» **Document section**
+ + + + +

Nonviolent peace demonstration in Britain
Nonviolent peace demonstration in Britain

Today’s installment is about Justice, and how it shapes both my career and my activism.

My career has evolved quite a bit from its founding (as a term-paper typing service!) in 1981. For the past several years, I’ve focused my writing, speaking, and consulting on helping business turn hunger and poverty into abundance, war into peace, and catastrophic climate change into planetary balance. By showing companies how to make a profit doing this, I hope to leverage far greater change than I would if I tried to motivate them through guilt, shame, and fear.

Lets make this concrete: I listed several benefits for each of five different examples in this blog post.

Ready to know more?  In the very early phases of this shift in my business, I did a TEDx talk, “Impossible is a Dare.” (you have to click on “Event Videos”, and then on my talk). It’s a nice 15-minute introduction to this idea as it existed in 2014; I’ve refined it quite a bit since then. A much deeper introduction is my 10th book, Guerrilla Marketing to Heal the World, endorsed by Chris, Seth Godin, Chicken Soup;’s Jack Canfield, Joel Makower (Executive Director of GreenBiz.com) and many other business and environmental leaders. And of course, I’m happy to talk to you about how I can be a “Sherpa” on this journey for your organization. 

But now, let’s go back to the activist side. In order to talk about Justice, I also have to talk about Injustice: what we’re trying to change.

And from there, how I personally am working to change injustice into justice through community-based activism: the work I do in my non-career time. There have been a few times in my life where that work dominated my day and pushed the career part off to the side. This is one of those times.

+ + + + +

» **Provided information**
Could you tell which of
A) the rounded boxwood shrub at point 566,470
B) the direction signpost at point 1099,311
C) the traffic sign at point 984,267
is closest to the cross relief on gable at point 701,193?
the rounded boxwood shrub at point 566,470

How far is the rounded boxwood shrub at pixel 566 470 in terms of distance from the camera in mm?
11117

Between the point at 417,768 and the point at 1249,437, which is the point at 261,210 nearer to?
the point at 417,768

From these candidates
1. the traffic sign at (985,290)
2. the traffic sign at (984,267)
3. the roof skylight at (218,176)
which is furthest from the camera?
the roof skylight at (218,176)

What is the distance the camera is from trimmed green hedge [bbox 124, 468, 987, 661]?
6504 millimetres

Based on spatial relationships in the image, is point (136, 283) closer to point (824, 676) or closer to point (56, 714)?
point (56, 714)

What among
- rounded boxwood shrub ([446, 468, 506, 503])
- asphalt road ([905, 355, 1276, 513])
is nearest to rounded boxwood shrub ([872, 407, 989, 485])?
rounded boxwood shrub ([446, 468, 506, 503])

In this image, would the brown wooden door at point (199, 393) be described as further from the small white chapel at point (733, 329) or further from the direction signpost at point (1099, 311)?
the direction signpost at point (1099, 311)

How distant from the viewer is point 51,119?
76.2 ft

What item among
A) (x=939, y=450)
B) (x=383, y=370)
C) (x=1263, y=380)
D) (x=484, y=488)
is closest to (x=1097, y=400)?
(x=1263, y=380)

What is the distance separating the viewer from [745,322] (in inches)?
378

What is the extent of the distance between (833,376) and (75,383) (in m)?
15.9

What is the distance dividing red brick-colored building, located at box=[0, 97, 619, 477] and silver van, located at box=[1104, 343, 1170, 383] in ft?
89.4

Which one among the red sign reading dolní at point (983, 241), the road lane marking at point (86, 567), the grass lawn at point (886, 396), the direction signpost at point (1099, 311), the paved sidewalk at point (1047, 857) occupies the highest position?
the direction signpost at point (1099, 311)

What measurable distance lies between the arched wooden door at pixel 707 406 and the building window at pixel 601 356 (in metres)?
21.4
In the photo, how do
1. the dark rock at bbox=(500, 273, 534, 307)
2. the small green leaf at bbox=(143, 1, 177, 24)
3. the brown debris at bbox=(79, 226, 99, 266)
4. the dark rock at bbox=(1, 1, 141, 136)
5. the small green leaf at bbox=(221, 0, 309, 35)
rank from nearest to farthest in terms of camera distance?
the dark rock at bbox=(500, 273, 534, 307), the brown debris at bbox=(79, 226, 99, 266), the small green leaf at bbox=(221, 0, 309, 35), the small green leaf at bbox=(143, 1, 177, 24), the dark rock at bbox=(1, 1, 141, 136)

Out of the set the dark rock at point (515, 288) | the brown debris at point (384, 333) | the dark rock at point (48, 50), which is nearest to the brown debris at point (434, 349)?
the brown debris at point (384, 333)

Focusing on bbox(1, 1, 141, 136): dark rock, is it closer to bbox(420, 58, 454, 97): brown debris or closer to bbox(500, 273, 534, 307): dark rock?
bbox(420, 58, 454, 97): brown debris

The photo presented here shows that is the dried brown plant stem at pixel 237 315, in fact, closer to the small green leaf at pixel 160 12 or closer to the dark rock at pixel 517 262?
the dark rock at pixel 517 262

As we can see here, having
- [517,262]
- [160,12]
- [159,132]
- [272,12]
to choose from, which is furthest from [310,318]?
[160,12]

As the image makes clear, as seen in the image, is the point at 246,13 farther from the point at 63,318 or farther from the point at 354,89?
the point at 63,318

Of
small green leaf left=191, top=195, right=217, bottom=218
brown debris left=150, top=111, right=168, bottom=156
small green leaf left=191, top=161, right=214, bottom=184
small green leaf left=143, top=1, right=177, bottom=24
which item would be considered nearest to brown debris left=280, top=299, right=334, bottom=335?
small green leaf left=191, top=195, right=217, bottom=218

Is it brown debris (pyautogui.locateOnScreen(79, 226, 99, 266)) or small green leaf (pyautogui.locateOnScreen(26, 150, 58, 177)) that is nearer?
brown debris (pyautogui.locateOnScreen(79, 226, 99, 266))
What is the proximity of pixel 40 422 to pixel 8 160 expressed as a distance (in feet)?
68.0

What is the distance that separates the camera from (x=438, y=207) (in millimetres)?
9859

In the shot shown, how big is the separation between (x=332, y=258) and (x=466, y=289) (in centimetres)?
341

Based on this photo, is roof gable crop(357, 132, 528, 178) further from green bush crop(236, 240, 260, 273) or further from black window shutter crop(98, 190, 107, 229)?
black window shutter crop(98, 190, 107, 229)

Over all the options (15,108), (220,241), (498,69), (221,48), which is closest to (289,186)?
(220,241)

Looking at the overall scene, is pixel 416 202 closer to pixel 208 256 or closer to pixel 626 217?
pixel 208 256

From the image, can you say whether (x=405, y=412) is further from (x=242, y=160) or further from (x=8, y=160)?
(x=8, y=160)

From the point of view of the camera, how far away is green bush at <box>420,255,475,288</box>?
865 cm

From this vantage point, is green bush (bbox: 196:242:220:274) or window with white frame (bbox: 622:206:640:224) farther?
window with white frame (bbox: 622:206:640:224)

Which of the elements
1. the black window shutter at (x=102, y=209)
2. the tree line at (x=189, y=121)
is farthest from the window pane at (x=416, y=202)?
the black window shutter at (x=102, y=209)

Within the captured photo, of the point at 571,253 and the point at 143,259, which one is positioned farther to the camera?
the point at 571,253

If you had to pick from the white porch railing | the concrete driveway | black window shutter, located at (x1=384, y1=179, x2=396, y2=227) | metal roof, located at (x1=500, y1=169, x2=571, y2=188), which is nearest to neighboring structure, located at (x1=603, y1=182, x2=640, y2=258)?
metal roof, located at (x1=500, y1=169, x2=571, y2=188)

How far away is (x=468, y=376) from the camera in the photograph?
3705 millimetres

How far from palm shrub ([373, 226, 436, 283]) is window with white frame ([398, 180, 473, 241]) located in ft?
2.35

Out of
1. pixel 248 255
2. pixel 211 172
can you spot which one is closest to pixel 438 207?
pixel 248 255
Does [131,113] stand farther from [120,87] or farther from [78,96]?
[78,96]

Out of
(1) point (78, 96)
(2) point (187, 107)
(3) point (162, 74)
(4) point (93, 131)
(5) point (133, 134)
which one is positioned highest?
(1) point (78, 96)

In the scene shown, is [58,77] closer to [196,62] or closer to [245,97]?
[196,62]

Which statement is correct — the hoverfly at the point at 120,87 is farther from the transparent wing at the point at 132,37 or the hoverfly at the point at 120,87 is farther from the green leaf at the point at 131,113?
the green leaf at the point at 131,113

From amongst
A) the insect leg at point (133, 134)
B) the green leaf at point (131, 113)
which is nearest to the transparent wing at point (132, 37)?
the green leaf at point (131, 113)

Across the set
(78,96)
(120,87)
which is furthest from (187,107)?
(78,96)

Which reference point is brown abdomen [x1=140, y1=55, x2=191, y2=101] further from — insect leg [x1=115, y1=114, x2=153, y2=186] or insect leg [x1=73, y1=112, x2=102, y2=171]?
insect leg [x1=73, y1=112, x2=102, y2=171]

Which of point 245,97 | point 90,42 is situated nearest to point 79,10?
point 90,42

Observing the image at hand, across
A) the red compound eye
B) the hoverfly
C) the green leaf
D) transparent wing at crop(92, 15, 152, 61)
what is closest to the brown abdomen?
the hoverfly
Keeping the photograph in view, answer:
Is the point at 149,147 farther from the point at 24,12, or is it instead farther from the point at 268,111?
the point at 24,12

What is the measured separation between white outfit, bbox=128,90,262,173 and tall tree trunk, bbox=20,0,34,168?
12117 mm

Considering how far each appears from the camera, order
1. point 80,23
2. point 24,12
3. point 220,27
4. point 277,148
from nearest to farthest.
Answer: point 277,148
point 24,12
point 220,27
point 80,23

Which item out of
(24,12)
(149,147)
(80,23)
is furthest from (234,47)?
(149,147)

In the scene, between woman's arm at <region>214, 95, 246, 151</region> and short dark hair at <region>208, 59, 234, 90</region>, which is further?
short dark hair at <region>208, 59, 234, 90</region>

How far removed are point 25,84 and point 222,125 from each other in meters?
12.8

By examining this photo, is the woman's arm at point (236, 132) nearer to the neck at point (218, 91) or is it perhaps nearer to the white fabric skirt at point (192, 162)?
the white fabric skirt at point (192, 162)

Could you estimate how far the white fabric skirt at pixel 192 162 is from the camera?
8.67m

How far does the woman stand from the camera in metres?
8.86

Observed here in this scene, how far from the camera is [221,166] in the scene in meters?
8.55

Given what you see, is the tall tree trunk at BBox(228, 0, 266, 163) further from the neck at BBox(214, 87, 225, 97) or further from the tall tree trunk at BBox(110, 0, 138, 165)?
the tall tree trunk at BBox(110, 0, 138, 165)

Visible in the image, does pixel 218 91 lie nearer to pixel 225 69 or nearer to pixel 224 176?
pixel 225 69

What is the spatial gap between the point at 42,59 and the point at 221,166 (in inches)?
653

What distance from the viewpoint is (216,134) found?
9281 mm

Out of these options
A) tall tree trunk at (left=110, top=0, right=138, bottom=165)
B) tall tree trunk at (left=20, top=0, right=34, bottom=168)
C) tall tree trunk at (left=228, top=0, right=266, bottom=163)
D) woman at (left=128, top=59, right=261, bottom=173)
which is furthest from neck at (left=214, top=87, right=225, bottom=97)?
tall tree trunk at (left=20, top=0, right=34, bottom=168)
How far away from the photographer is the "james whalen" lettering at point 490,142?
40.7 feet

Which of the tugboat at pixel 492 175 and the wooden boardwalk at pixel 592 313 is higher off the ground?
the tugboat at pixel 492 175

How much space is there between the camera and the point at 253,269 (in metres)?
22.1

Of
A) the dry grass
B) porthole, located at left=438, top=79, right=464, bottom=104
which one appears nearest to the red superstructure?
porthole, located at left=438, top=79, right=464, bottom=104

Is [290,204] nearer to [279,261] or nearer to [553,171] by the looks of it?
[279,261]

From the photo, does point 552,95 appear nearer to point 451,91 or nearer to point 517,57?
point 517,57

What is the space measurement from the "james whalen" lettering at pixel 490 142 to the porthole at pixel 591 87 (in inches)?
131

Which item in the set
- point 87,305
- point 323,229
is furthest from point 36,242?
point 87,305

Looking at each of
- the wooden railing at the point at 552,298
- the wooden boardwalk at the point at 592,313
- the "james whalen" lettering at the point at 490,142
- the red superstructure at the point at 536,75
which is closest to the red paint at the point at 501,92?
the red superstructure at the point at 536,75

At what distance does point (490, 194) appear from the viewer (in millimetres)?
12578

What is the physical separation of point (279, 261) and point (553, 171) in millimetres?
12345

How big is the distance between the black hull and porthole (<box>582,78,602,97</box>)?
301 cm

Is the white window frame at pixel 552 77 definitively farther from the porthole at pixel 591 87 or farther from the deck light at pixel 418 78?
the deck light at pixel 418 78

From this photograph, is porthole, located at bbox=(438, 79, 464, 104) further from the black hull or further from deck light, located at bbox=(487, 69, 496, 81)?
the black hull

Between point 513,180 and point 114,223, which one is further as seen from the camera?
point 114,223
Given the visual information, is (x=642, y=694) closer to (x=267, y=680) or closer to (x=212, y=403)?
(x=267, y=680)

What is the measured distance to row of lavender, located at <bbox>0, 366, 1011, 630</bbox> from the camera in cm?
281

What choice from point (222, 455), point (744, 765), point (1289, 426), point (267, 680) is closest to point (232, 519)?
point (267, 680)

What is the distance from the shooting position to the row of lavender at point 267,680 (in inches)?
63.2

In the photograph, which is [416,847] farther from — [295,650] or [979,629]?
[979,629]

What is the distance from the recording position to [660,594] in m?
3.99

+ + + + +

» **Exercise 1**
In the post about justice and activism, what year did the writer's career begin, and as what kind of business?
» **Exercise 2**
Reproduce the passage of the post about justice and activism from "But now, let’s" up to and including "of those times.".

» **Solution 1**
It began in 1981 as a term-paper typing service.

» **Solution 2**
But now, let’s go back to the activist side. In order to talk about Justice, I also have to talk about Injustice: what we’re trying to change.

And from there, how I personally am working to change injustice into justice through community-based activism: the work I do in my non-career time. There have been a few times in my life where that work dominated my day and pushed the career part off to the side. This is one of those times.